Reading text.
========

A recent ITV Tonight documentary investigated the rise in the number of older and vulnerable people falling victim to theft and fraud crimes. Sofia Tayton, a specialist in Care and Capacity law, reports.

In ‘Fraud: Robbing from the Elderly’, presenter Helen Skelton reported on this worrying trend.

The documentary also explored the use of so-called ‘nanny-cams’ – hidden cameras used to catch thieves who target the elderly.

Amongst the statistics highlighted in the documentary was the number of elderly and vulnerable individuals swindled out of often very significant amounts of money.

Estimates

The charity Action on Elder Abuse estimates that there are 120,000 fraud and personal theft cases affecting over 65’s in England every year.

Meanwhile, social service safeguarding reports show 22,565 cases in 2017/18 of financial/material abuse, affecting mostly elderly people with dementia.

Surprisingly, the perpetrators in many elderly theft cases are not strangers. They are friends, relatives, or carers of the victim.

Some of them are opportunists. They spot a vulnerable elderly individual, and see them as easy prey to con them out of their life savings.

========

Given records.

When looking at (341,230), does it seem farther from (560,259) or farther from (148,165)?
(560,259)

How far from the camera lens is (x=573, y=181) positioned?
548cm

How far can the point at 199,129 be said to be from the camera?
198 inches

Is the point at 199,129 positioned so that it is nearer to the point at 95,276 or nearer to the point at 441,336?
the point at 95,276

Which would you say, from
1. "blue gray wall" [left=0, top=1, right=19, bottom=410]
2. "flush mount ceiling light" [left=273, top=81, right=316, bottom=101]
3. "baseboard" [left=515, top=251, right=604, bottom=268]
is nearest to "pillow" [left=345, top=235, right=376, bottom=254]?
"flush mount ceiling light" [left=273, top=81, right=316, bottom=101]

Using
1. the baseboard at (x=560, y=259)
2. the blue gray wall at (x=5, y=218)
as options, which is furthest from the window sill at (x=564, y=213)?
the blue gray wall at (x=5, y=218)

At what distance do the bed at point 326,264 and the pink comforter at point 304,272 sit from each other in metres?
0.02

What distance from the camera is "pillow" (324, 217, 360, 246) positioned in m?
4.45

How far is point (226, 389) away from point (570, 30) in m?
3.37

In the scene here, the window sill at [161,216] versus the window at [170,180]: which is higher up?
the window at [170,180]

========

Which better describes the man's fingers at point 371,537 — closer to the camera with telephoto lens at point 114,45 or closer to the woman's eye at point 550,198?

========

Required actions.
- 1) Reproduce the passage of the elder fraud article from "In ‘Fraud: Robbing" to "target the elderly." word for word.
- 2) How many lines of the records contain the string "positioned", with case counting? Give only the number.
The text and the records were taken from unrelated sources.

Final results.
- 1)
In ‘Fraud: Robbing from the Elderly’, presenter Helen Skelton reported on this worrying trend.

The documentary also explored the use of so-called ‘nanny-cams’ – hidden cameras used to catch thieves who target the elderly.

- 2) 3